New cases fell for the ninth straight day, plummeting by 45.1 per cent to 67 in the past 24 hours, according to data released on Monday morning. Six infected people showed symptoms, compared with 29 a day earlier, while the death toll stayed zero for the third day.

One community infection was found in the Minhang district in southwestern Shanghai on Sunday, and all 53 close contacts with the infected person tested negative while under quarantine, the local health authorities said.

Shanghai’s government said on May 16 that it would formally lift the citywide lockdown on June 1, part of a “gradual” and “phased” process that will eventually return every aspect of work, life and business operations in China’s commercial hub to full normality by the end of the month.

A “white list” in place since mid-April comprising major manufacturers that have been approved to resume production under a “closed loop” – where workers have to sleep on site to ensure zero contact with outsiders and be tested daily – will be scrapped after June 1, as everyone can resume business without obtaining prior consent.

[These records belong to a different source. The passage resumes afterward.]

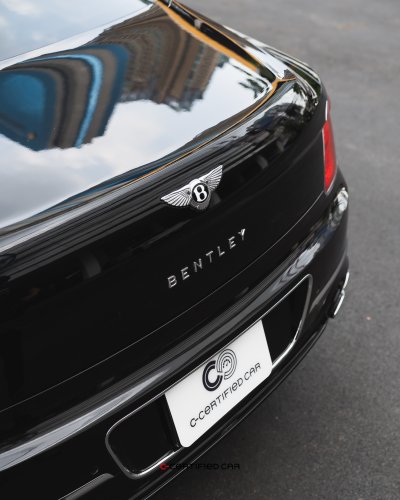 Bentley Flying Spur (2022)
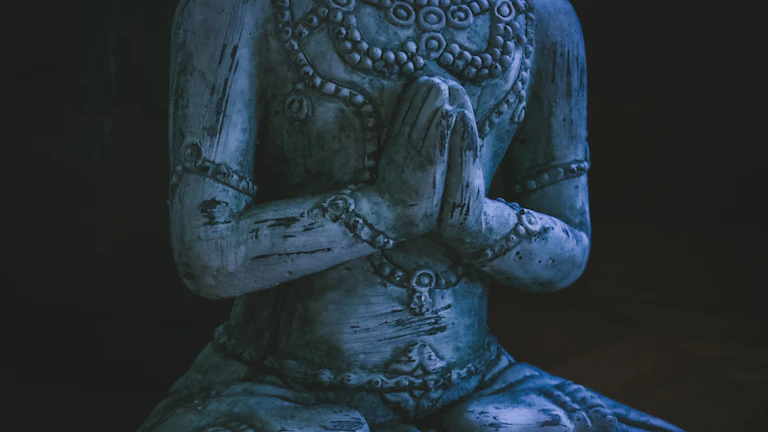 평화롭게 명상하는 여성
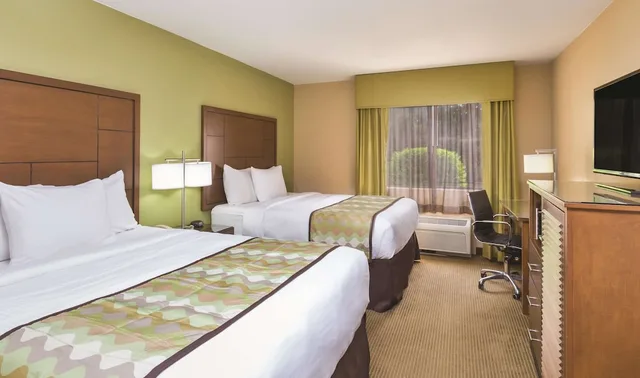 غرفة ديلوكس بسريرين كوين، La Quinta Inn by Wyndham Austin North 1/3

Authorities will allow more time for the food, retail and tourism industries to file their payments for taxes and social-welfare obligations, offering a bit of breathing room for the three worst-hit sectors during the city’s two-month-long lockdown.

Public transport has been partially restored since late May, after city authorities combined Covid-19 test data and vaccination records to transit passes to allow uninfected passengers to board more quickly.

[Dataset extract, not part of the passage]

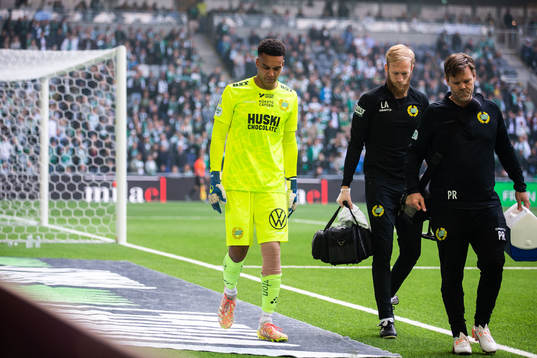 Hammarbys målvakt Oliver Dovin byts ut skadad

But local residents have been awaiting an official announcement on resuming public transport fully to enable them to travel between their homes and offices every day.

A total 22.3 million residents, or 90 per cent of the city’s population of 25 million, are now living in “precautionary zones” that have already been declared virus-free for at least 14 days, according to a tally released by local authorities.

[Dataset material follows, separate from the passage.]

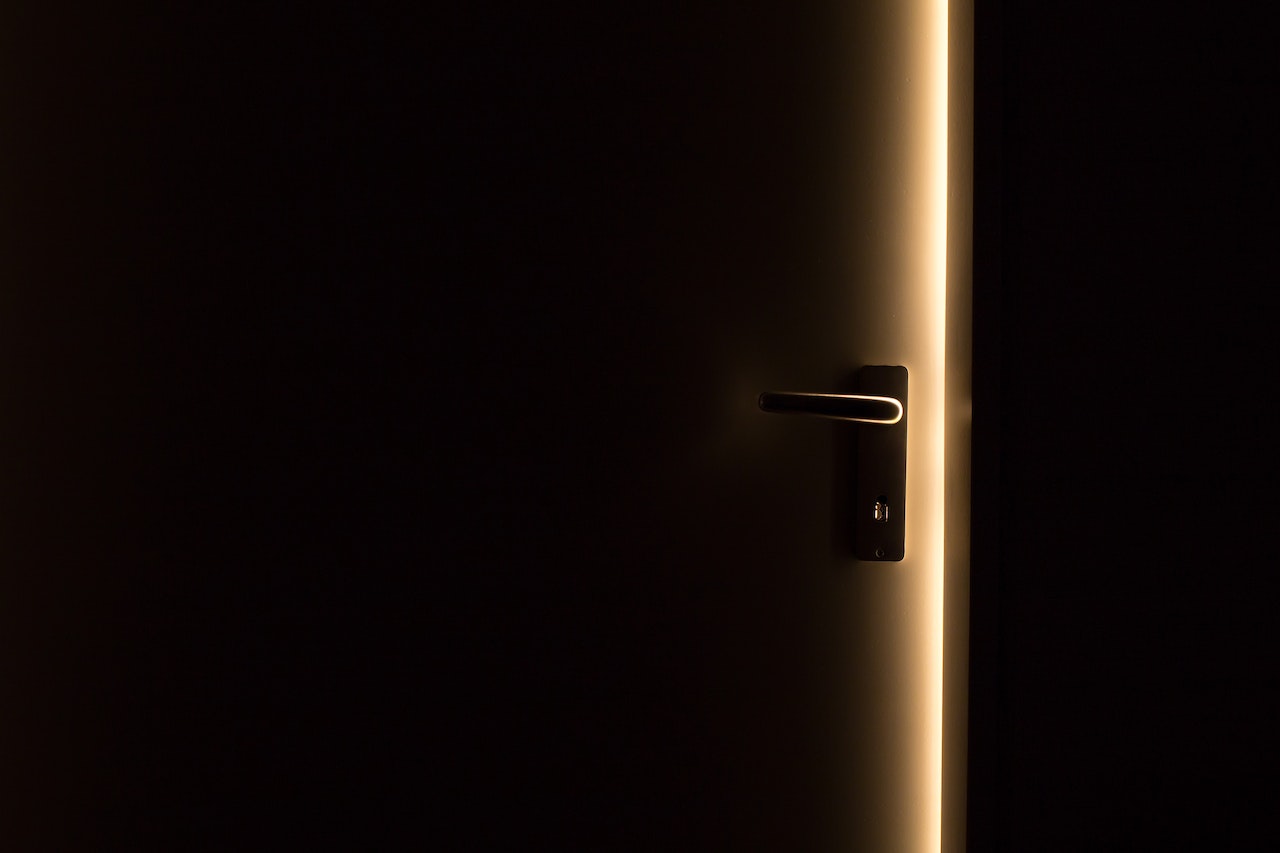 Drzwi ukryte – o czym mowa w praktyce?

Many employees with state-owned companies have been told to start work in offices on June 1.

Passengers camped in front of the Hongqiao railway station while waiting for their trains in Shanghai on 29 May 2022. Photo: EPA-EFE
Passengers camped in front of the Hongqiao railway station while waiting for their trains in Shanghai on 29 May 2022. Photo: EPA-EFE

Public concerns about any possibility that Shanghai would backtrack from its plan to lift a citywide lockdown on June 1 have been mounting since last week. City authorities reversed their phased lockdown plan in late March to enforce a citywide clampdown on April 1, which has strained worldwide supply chains and driven many small businesses to the brink of collapse.

On Sunday, Shanghai’s government unveiled a comprehensive 50-point plan containing eight major aspects, from helping enterprises reduce operating costs and incentives to prevent job losses to broader reopening measures, to stimulate the city’s economy.

But business owners said the incentives would turn out to be just verbal support if they could not be allowed to resume operations soon.